_Record excerpts_:

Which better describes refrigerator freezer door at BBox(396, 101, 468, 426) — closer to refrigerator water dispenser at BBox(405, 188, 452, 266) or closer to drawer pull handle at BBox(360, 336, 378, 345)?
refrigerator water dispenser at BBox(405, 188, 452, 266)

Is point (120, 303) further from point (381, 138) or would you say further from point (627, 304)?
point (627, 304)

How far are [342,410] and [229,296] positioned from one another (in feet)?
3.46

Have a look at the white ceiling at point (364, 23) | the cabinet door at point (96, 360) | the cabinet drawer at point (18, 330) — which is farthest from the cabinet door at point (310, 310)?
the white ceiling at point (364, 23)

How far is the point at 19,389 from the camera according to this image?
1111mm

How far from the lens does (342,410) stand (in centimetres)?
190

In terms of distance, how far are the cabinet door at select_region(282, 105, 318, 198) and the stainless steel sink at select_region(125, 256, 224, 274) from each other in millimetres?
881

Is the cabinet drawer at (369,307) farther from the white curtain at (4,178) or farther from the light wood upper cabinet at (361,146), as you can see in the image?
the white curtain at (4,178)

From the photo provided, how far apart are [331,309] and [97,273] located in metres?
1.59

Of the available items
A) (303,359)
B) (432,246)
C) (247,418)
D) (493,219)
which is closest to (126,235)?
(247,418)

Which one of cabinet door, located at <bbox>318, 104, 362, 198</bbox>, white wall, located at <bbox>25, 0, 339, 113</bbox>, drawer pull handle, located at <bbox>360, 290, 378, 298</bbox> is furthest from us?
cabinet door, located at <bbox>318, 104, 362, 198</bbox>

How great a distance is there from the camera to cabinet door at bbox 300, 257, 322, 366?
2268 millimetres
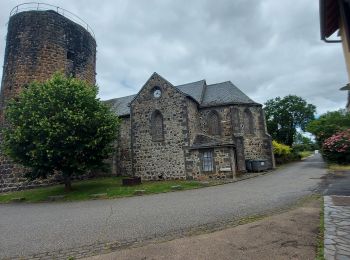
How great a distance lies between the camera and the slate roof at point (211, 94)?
24.6 m

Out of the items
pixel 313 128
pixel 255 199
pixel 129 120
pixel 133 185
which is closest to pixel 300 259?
pixel 255 199

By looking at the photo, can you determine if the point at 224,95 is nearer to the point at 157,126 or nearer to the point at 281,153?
the point at 157,126

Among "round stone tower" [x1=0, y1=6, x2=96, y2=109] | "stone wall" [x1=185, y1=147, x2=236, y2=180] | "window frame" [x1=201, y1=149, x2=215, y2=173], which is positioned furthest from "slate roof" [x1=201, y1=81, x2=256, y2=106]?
"round stone tower" [x1=0, y1=6, x2=96, y2=109]

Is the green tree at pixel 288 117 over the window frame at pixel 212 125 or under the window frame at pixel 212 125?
over

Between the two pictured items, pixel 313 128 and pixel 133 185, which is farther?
pixel 313 128

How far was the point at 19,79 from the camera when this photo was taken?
859 inches

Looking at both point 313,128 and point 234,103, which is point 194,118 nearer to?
point 234,103

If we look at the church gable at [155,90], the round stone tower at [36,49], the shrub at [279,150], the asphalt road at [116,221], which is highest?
the round stone tower at [36,49]

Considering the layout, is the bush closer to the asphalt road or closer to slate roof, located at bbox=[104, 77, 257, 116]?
slate roof, located at bbox=[104, 77, 257, 116]

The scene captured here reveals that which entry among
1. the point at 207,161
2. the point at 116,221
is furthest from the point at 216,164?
the point at 116,221

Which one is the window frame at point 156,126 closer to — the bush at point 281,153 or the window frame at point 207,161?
the window frame at point 207,161

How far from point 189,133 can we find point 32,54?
15.3m

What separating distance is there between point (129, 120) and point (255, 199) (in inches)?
671

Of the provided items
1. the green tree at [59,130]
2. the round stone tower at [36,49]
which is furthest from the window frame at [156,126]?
the round stone tower at [36,49]
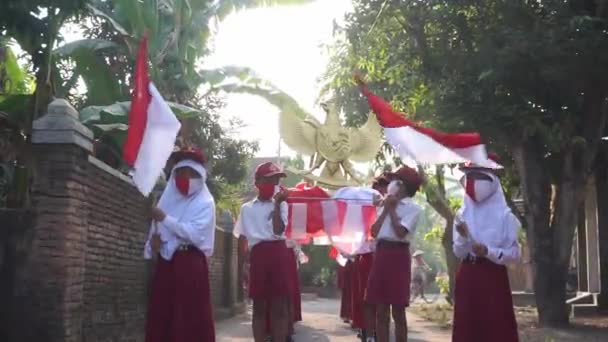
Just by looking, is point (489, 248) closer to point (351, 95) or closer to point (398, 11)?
point (398, 11)

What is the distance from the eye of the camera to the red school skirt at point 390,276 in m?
7.79

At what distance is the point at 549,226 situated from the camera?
12.8 m

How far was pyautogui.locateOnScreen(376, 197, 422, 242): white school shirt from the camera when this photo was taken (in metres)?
7.77

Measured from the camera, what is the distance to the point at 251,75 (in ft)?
48.5

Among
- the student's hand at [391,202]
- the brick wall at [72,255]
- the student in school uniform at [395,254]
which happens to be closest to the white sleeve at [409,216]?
the student in school uniform at [395,254]

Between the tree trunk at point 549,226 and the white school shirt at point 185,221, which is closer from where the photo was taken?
the white school shirt at point 185,221

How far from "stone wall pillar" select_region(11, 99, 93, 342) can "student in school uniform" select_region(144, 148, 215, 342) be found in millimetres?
1247

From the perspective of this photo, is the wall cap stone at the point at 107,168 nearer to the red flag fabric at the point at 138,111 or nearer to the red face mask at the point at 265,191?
the red face mask at the point at 265,191

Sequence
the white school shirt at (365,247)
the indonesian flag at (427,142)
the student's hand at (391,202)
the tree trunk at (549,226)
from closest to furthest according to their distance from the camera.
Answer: the indonesian flag at (427,142), the student's hand at (391,202), the white school shirt at (365,247), the tree trunk at (549,226)

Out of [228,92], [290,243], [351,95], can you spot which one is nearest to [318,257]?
[351,95]

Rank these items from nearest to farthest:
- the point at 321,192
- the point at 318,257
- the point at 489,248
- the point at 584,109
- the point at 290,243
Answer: the point at 489,248 < the point at 290,243 < the point at 321,192 < the point at 584,109 < the point at 318,257

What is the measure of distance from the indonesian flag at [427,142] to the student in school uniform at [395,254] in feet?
1.73

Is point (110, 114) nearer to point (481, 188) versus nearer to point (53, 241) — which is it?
point (53, 241)

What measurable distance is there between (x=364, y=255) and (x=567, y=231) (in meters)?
4.26
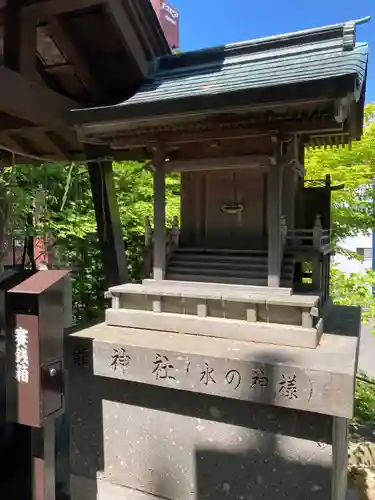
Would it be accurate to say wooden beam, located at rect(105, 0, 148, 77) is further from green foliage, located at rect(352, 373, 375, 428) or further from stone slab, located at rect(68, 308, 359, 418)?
green foliage, located at rect(352, 373, 375, 428)

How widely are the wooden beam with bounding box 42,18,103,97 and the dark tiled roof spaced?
0.72 m

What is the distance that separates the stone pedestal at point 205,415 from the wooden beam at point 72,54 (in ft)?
9.22

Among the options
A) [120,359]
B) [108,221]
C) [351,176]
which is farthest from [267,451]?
[351,176]

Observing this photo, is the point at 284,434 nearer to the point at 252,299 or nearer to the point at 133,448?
the point at 252,299

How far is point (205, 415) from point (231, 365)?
1.86ft

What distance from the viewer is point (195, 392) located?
327cm

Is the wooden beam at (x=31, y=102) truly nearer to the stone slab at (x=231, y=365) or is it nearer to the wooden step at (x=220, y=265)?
the wooden step at (x=220, y=265)

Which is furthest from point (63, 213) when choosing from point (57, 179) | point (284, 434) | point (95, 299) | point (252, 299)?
point (284, 434)

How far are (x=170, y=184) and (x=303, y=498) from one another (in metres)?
6.02

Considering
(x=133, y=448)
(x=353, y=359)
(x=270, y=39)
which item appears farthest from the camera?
(x=270, y=39)

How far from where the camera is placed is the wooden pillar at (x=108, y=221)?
4996 mm

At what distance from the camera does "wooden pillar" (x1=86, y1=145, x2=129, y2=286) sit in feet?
16.4

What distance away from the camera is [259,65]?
3656mm

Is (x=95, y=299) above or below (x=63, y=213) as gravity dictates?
below
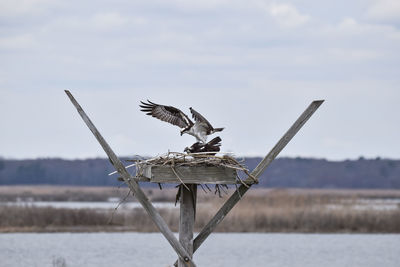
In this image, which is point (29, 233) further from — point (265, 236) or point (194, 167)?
point (194, 167)

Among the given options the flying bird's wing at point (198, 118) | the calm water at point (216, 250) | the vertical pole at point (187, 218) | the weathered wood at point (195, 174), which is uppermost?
the flying bird's wing at point (198, 118)

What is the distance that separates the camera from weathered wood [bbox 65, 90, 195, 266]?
922 cm

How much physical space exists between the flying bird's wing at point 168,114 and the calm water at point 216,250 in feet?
55.6

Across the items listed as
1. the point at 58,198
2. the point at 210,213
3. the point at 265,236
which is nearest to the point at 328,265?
the point at 210,213

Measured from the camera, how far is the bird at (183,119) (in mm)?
9547

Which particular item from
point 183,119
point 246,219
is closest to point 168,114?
point 183,119

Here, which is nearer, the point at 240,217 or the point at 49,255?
the point at 49,255

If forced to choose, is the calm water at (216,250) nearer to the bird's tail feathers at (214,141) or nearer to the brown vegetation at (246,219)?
the brown vegetation at (246,219)

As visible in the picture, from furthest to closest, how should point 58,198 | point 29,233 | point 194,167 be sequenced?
point 58,198, point 29,233, point 194,167

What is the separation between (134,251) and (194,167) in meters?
23.5

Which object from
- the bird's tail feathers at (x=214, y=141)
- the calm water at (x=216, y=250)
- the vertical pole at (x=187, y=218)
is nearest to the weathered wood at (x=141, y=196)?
the vertical pole at (x=187, y=218)

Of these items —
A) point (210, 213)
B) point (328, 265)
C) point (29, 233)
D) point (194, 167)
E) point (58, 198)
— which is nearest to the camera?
point (194, 167)

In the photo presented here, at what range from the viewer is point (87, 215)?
3759cm

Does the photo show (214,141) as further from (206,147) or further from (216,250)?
(216,250)
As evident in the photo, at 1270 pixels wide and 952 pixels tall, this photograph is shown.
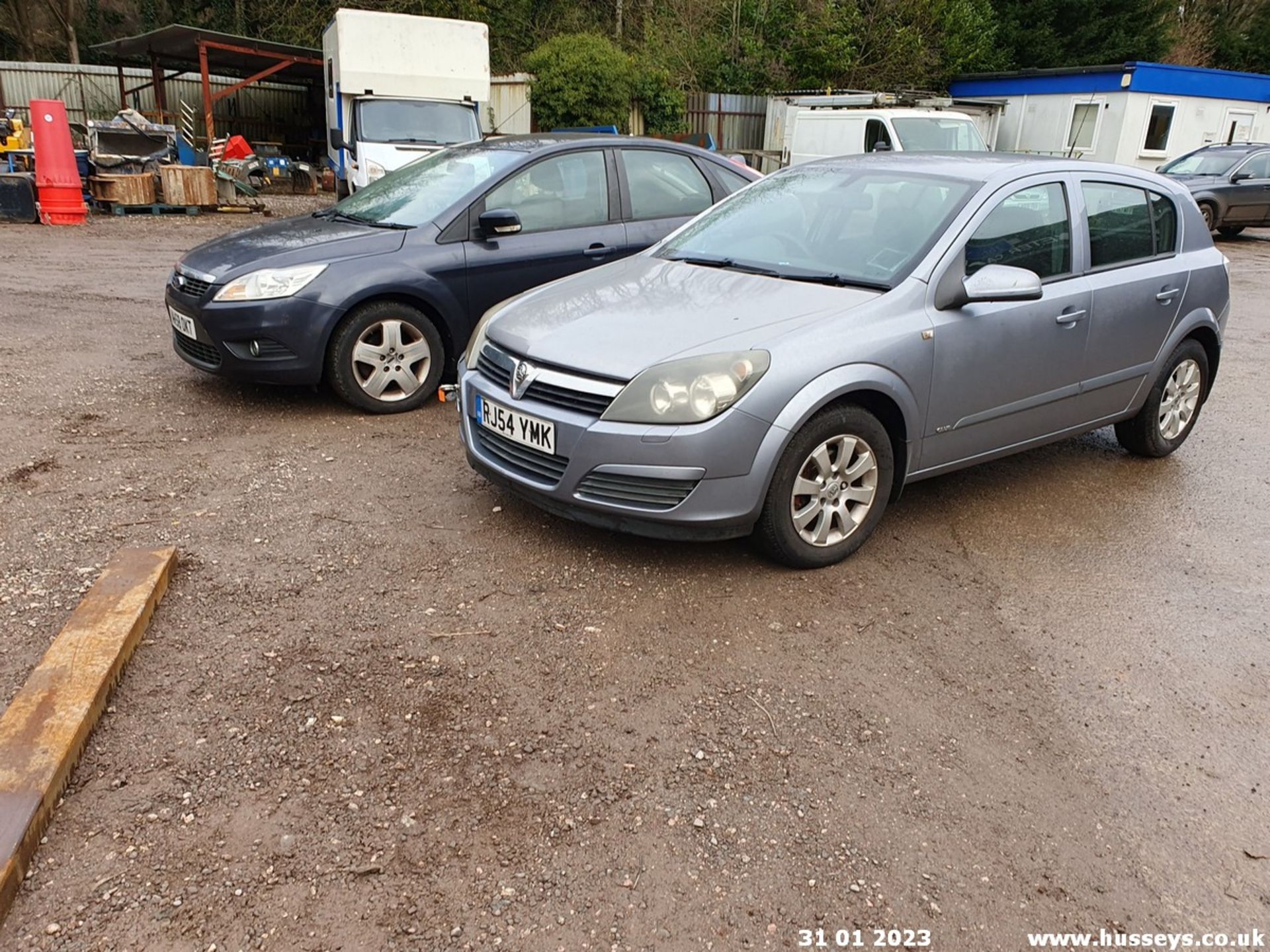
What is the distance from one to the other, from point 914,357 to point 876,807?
201cm

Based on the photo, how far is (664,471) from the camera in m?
3.64

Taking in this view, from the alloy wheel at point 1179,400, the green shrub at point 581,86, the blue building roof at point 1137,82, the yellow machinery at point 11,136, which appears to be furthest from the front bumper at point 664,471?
the blue building roof at point 1137,82

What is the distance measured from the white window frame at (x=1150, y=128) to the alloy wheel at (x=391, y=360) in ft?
73.5

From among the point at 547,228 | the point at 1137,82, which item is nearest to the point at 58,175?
the point at 547,228

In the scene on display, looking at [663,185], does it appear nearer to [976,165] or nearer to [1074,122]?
[976,165]

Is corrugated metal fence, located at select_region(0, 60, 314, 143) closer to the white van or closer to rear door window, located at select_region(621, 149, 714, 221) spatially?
the white van

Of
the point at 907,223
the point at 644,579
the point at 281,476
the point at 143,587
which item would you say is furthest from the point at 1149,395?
the point at 143,587

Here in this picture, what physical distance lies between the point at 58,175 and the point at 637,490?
1441cm

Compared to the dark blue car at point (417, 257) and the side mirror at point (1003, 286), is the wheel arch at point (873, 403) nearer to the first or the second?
the side mirror at point (1003, 286)

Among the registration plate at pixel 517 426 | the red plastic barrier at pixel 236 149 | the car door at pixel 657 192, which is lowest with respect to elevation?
the registration plate at pixel 517 426

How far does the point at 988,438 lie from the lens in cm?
450

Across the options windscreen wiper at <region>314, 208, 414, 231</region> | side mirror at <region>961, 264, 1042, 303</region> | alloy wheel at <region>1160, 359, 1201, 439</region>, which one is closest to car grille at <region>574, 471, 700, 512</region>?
side mirror at <region>961, 264, 1042, 303</region>

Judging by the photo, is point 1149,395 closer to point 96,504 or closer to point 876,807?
point 876,807

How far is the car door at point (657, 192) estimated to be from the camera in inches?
259
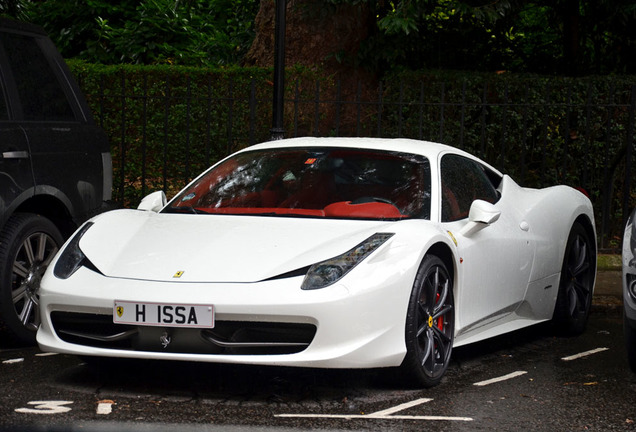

_What to do_: Set out as a numbered list, with blank lines omitted, the part of the items that opens with the line containing "From among the" and runs through the end of the items. Leave the pictures out of your answer.

_Solved exercise_:
1. From among the point at 547,228 | the point at 1137,82, which item is nearest to the point at 58,175?
2. the point at 547,228
3. In the scene on display, looking at [663,185], does it appear nearer to [976,165] or nearer to [1074,122]?
4. [976,165]
5. Is corrugated metal fence, located at select_region(0, 60, 314, 143) closer to the white van or closer to rear door window, located at select_region(621, 149, 714, 221) spatially?
6. the white van
7. Of
8. the point at 907,223
9. the point at 644,579
10. the point at 281,476
11. the point at 143,587
12. which item would you say is furthest from the point at 1149,395?
13. the point at 143,587
14. Here in this picture, what physical distance lies between the point at 58,175 and the point at 637,490?
15. 1441cm
16. Compared to the dark blue car at point (417, 257) and the side mirror at point (1003, 286), is the wheel arch at point (873, 403) nearer to the first or the second?
17. the side mirror at point (1003, 286)
18. Among the registration plate at pixel 517 426 | the red plastic barrier at pixel 236 149 | the car door at pixel 657 192, which is lowest with respect to elevation?
19. the registration plate at pixel 517 426
20. How far does the point at 988,438 lie from the lens in cm?
21. 450
22. Across the options windscreen wiper at <region>314, 208, 414, 231</region> | side mirror at <region>961, 264, 1042, 303</region> | alloy wheel at <region>1160, 359, 1201, 439</region>, which one is closest to car grille at <region>574, 471, 700, 512</region>?
23. side mirror at <region>961, 264, 1042, 303</region>
24. Judging by the photo, is point 1149,395 closer to point 96,504 or closer to point 876,807?
25. point 876,807
26. How far is the car door at point (657, 192) estimated to be from the camera in inches?
27. 259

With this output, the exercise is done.